By now, you might be wondering how we can create dasymetric maps if data are usually collected using unrelated enumeration units rather than areal units that reflect the nature of the data surface. To get around this problem, we can use ancillary data to create a new set of areal units that better represent the data surface. For example, land use is an ancillary data variable that is often used for creating dasymetric maps of population density. Generally, we can use two types of ancillary data variables: limiting variables and related variables. Limiting variables are attributes that can help us eliminate areas where data values could be. For example, a data layer that depicts where water bodies are located may be useful for mapping population density, as it is highly unlikely that there will be any people living in the middle of lakes or rivers. Related variables have some sort of association or predictable relationship with the data variable we are trying to map. In our population density application, an example of a related ancillary attribute might be land cover; we know that fewer people tend to live in areas that have a cropland land cover than a developed (i.e., built up) land cover, so we can require those areas to have a lower density.
: We will discuss ancillary data in more detail in the Lesson 5 Concept Gallery item called Dot Maps.
When we are creating this new set of areal units, we are basically performing what is called an areal interpolation. In other words, we are transferring quantities of our phenomenon from one set of areal units to another. One thing that we need to be careful about is that we should preserve what Tobler (1979) called the pycnophylactic property. An easy way of describing this is that if you have 100 people in a county, and you subdivide the county into a larger number of units (e.g., new units based on land cover) and redistribute the population among the new units, the sum of the population in the new units should still add up to 100 people. As Lanford and Unwin (1994, p.24) succinctly phrased it: "People are not destroyed or manufactured during the redistribution process."

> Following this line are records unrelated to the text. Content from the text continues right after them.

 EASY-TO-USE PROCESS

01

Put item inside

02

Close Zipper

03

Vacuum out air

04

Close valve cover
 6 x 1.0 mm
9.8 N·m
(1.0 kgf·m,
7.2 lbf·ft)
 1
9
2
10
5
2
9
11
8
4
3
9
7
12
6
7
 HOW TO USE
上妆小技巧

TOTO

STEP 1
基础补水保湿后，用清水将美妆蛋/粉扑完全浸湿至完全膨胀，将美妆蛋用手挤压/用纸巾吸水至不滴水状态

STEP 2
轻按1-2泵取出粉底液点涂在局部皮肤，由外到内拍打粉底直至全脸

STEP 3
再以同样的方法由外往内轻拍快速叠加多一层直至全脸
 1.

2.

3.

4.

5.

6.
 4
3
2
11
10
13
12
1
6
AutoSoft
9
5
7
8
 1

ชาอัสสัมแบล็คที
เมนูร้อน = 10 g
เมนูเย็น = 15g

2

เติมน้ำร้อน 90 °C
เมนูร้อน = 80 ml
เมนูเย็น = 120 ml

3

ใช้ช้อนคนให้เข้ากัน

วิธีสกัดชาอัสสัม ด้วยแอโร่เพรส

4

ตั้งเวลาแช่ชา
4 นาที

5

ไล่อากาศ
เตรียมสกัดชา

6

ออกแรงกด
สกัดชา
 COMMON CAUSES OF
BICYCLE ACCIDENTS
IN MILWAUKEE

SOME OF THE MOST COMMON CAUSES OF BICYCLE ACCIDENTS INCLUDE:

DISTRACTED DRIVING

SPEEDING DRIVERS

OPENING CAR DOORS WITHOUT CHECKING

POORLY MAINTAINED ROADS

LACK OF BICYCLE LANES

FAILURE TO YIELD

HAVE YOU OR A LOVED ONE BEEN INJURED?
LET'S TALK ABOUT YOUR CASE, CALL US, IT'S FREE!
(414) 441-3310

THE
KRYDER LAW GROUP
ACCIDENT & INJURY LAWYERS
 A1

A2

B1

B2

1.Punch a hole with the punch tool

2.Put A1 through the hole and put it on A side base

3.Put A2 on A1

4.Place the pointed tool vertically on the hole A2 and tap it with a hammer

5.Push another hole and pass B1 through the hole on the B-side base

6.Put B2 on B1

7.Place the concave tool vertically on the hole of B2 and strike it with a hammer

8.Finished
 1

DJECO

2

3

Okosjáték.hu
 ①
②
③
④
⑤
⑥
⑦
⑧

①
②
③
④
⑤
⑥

Although off-the-shelf GIS software does not have built-in functionality for creating dasymetric maps, in recent years there has been renewed interest in creating automated methods for creating this type of map in both raster and vector format (e.g., Fisher and Langford (1996); Eicher (1999); Mennis (2003)).
If you are interested in investigating this subject further, I recommend the following:
- Mennis, J. 2003. "Generating surface models of population using dasymetric mapping." Professional Geographer. 55(1): 31-2.
- Tobler, W. 2001. "Pycnophylactic reallocation." CSISS..
Note that this resource discussed pycnophylactic reallocation within the context of making isoline maps rather than dasymetric maps. The principle is the same, but the nature of the way the surfaces changes (i.e., smoothly or abruptly) is what is different.